Collected data entries
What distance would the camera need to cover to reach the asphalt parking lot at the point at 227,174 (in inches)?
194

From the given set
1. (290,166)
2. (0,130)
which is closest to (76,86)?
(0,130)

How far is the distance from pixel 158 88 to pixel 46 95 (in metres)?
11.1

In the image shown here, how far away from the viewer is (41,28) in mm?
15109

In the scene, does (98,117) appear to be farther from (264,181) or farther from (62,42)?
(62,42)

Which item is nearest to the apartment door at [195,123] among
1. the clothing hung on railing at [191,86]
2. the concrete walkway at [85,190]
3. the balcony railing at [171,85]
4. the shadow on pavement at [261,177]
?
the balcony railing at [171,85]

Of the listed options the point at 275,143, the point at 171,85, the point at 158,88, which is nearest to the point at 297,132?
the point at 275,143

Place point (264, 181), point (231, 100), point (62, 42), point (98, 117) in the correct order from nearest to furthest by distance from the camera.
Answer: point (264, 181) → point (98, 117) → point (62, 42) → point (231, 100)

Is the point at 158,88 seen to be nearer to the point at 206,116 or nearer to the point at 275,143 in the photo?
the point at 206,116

**What is required:**
Starting with the line that contains "From the given set" and going on through the end of the data, reproduce those lines with "camera" swapped for "viewer" and nothing else changed.

**Completed task:**
From the given set
1. (290,166)
2. (0,130)
which is closest to (76,86)?
(0,130)

How far is the distance from pixel 158 88 to pixel 46 95 (in metres)?
11.1

In the image shown here, how far away from the viewer is (41,28) in mm?
15109

In the scene, does (98,117) appear to be farther from (264,181) or farther from (62,42)?
(62,42)

Which item is nearest to the apartment door at [195,123] among
1. the clothing hung on railing at [191,86]
2. the concrete walkway at [85,190]
3. the balcony railing at [171,85]
4. the shadow on pavement at [261,177]
?
the balcony railing at [171,85]

Of the listed options the point at 275,143, the point at 171,85, the point at 158,88, which is nearest to the point at 297,132?
the point at 275,143

Place point (264, 181), point (231, 100), point (62, 42), point (98, 117) in the correct order from nearest to furthest by distance from the viewer.
Answer: point (264, 181) → point (98, 117) → point (62, 42) → point (231, 100)

Is the point at 158,88 seen to be nearer to the point at 206,116 or nearer to the point at 275,143 in the photo?
the point at 206,116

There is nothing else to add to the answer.